POKAZANY FRAGMENT:

______________________________

W nabożnym skupieniu zapoznałem się z prywatnymi wynurzeniami urzędującego doradcy prezesa NBP nt. katastrofy, jaką niesie ze sobą dla Europy wspólna waluta (Cezary Mech „Eurotragedia", „Rzeczpospolita", 22 maja 2019 r.). Łatwe to nie było, bo klarowność wywodu pozostawiała co nieco do życzenia. Pomijam milczeniem polityzujące dyskusje o euro, pozostające na żenującym nieraz poziomie wtręty i wycieczki doradcy prezesa pod adresem adwersarzy.

______________________________

(Rekordy z pytaniami o scenę)
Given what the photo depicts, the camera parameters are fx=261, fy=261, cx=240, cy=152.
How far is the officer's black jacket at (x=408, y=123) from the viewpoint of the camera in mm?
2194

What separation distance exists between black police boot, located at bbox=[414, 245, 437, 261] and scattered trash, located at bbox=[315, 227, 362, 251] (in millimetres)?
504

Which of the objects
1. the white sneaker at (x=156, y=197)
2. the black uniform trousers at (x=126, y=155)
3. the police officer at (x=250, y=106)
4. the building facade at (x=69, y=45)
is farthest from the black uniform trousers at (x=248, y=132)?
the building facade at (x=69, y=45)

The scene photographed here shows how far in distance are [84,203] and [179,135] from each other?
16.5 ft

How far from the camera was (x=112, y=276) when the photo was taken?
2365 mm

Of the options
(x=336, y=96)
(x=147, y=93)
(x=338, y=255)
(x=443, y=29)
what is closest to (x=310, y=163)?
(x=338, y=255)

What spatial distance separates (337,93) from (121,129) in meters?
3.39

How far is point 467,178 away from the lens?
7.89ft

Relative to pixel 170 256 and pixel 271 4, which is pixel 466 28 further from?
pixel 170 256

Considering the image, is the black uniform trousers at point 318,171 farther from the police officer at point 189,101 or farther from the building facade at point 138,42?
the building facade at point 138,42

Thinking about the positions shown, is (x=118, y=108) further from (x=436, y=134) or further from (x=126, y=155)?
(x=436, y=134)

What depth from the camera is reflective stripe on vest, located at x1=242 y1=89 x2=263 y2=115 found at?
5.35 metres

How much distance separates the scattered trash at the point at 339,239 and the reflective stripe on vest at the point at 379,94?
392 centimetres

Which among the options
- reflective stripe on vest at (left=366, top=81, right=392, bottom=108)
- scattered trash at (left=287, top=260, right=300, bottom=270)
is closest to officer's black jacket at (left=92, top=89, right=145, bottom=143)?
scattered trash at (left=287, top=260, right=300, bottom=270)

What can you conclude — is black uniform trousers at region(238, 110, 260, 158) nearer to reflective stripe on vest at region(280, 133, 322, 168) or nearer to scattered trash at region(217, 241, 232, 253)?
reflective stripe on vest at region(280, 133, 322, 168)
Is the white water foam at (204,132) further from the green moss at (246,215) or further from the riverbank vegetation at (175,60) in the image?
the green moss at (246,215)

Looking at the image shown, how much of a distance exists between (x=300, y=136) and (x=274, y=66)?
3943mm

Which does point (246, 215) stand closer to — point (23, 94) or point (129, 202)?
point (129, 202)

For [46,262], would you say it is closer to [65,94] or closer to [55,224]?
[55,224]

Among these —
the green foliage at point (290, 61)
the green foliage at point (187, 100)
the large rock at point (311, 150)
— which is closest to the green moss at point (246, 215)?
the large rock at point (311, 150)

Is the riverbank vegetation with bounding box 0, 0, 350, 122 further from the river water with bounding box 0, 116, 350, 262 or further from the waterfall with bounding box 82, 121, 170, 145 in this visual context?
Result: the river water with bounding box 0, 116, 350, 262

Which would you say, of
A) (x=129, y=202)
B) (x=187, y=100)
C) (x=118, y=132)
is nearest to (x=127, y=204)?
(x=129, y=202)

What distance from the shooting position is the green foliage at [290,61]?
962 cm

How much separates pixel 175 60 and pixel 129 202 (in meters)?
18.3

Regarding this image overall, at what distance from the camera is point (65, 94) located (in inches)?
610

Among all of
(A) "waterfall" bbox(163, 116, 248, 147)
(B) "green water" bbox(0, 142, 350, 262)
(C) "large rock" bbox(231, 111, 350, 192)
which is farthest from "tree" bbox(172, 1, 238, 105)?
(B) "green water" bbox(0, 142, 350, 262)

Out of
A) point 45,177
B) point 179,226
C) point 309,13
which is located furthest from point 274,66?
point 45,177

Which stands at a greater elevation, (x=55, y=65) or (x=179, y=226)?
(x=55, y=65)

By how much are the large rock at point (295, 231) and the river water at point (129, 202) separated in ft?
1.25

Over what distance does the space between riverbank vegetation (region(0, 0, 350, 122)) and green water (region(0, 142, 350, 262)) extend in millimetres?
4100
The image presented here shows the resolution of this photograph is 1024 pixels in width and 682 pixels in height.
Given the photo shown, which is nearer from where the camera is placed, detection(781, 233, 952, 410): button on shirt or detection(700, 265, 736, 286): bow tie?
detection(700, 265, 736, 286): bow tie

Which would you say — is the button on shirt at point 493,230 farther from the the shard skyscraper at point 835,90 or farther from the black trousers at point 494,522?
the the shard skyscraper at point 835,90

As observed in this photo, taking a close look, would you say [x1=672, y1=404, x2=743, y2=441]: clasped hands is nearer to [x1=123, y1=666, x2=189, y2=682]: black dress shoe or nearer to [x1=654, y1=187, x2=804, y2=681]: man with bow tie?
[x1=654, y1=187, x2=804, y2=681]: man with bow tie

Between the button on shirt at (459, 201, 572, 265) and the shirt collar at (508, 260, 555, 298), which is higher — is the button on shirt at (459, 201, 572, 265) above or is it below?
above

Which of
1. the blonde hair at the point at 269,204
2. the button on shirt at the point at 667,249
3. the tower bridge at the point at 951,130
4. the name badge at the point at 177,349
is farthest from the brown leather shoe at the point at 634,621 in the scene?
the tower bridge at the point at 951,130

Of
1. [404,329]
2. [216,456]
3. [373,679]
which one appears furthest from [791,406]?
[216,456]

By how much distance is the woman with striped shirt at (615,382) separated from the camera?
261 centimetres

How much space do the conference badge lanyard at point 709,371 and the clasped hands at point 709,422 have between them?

______________________________

CO ZROBIĆ:
a - Proszę zwięźlej przeredagować akapit tekstu o wspólnej walucie, który zaczyna się od słów „W nabożnym skupieniu”, z zachowaniem jego głównych faktów.
b - Kontynuuj tekst o wspólnej walucie, zaczynając zaraz po jego ostatnim zdaniu.

LISTA ODPOWIEDZI:
a - Autor uważnie przeczytał artykuł Cezarego Mecha „Eurotragedia” („Rzeczpospolita”, 22 maja 2019 r.). W tym artykule urzędujący doradca prezesa NBP przedstawia prywatne poglądy o katastrofie, jaką wspólna waluta niesie dla Europy. Lektura nie była łatwa, bo wywód był mało klarowny. Autor pomija upolitycznione dyskusje o euro oraz niekiedy żenujące wtręty i wycieczki doradcy pod adresem adwersarzy.

b -
Uchwycenie linii wywodu byłego wiceministra finansów ułatwiło mi to, że miałem już okazję zapoznać się z publikacjami przywoływanymi przez Cezarego Mecha dla poparcia jego głównej tezy. Stąd – jak mi się wydaje – pojąłem nie tylko czołowy zarzut pod adresem euro, stawiany przez pana Mecha, ale i dostrzegłem kilka drobnych uchybień i przemilczeń w wywodzie czcigodnego Autora, przywołującego z aprobatą prace Ashoki Mody'ego czy Alessandro Gasparottiego i Mathiassa Kullasa.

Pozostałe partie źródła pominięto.